In this work [KS2024], we propose a randomized small-block Lanczos method for null space calculation, sketched as Algorithm 1. Compared to the task of low-rank approximation, there are two major differences. First, in low-rank approximation, the largest few singular values are usually unknown and, in most applications, they do not form tight large clusters. In the context of null spaces, the desired singular values form one large cluster of zeros. Second, while convergence to the relevant invariant subspace is not necessary for low-rank approximation, such convergence is imperative to obtain a good null space approximation.

Algorithm 1: Randomized small-block Lanczos for null space computations

Input: Matrix \(A\in \mathbb {R}^{m \times n}\) with \(m\geq n\) and \(N\) zero singular values. Block size \(d\). Perturbation parameter \(\epsilon >0\). Number of iterations \(\ell \).

Output: Orthonormal basis \(V\) approximating null space of \(A\).

Set \(B=A^{\mathsf {T}}A+\epsilon D\), with a diagonal matrix \(D\) having diagonal entries uniformly i.i.d. in \([0,1]\);

Draw a Gaussian random matrix \(\Omega \in \mathbb {R}^{n\times d}\);

Perform block Lanczos to compute the decomposition \(BZ_{\ell }=Z_{\ell }T_{\ell }+Q_{\ell +1}E_{\ell +1}\), where \(Z_{\ell }\) is an orthonormal basis of Krylov subspace \(\mathrm {span}\{\Omega ,B\Omega ,\dotsc ,B^{\ell -1}\Omega \}\) and \(T_{\ell }\) is block tridiagonal;

Compute an orthonormal basis \(V_{Z}\) for the invariant space of the \(N\) smallest eigenvalues of \(T_{\ell }\). return \(V=Z_{\ell }V_{Z}\);

In the theoretical part, we examine the impact of the random perturbation \(\epsilon D\). In particular, we present a new eigenvalue repulsion result for the perturbed zero eigenvalues of \(A^{\mathsf {T}}A\). At the same time, the perturbation incurs a limit on the attainable accuracy of the null space approximation, and we quantify this effect by a perturbation analysis. For the single-vector case (\(d = 1\)), we achieve more refined results by analyzing the convergence of individual Ritz vectors and establish sharp bounds on the accuracy of the null space approximation.
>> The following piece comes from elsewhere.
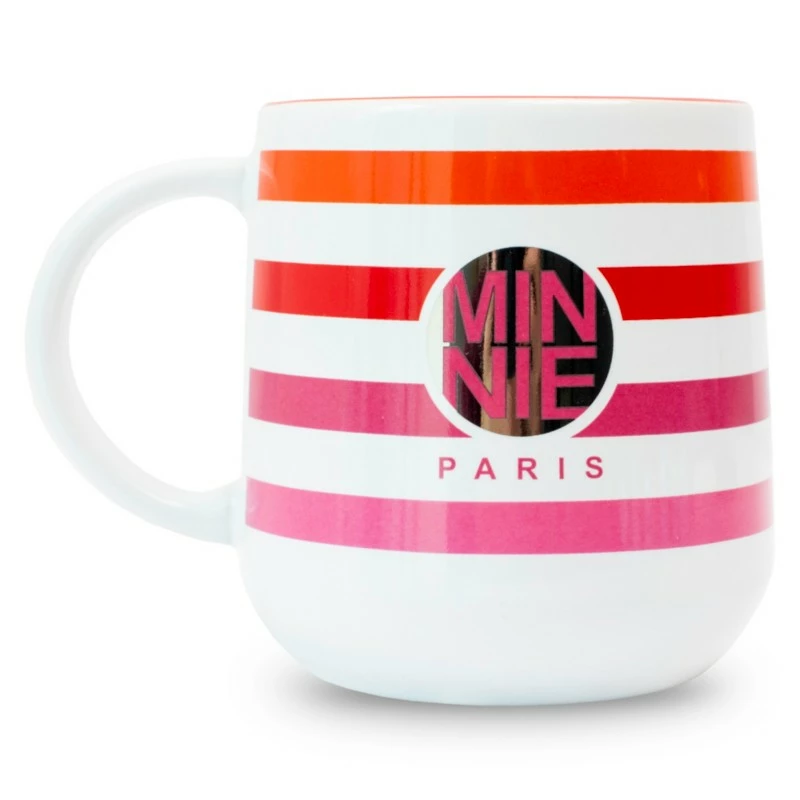 Minnie Parisienne Mug - Image 2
In the numerical part, we incorporate several practical improvements, including preconditioning, restarting, and partial reorthogonalization, and provide various numerical results for applications such as the computation of connected graph components and cohomology. These numerical experiments not only validate our theoretical findings regarding the randomized single-vector Lanczos method but also highlight the eﬀiciency of the small-block Lanczos method. Notably, it highlights when our method is preferable compared to other null space solvers, particularly when the nullity is substantial and memory constraints are a limiting factor.

References

[KS2024] Daniel Kressner and Nian Shao. “A randomized small-block Lanczos method for large-scale null space computations.” arXiv preprint: 2407.04634.
[MMM2024] Meyer, Raphael, Cameron Musco, and Christopher Musco. “On the unreasonable effectiveness of single vector krylov methods for low-rank approximation.” Proceedings of the 2024 Annual ACM-SIAM Symposium on Discrete Algorithms (SODA).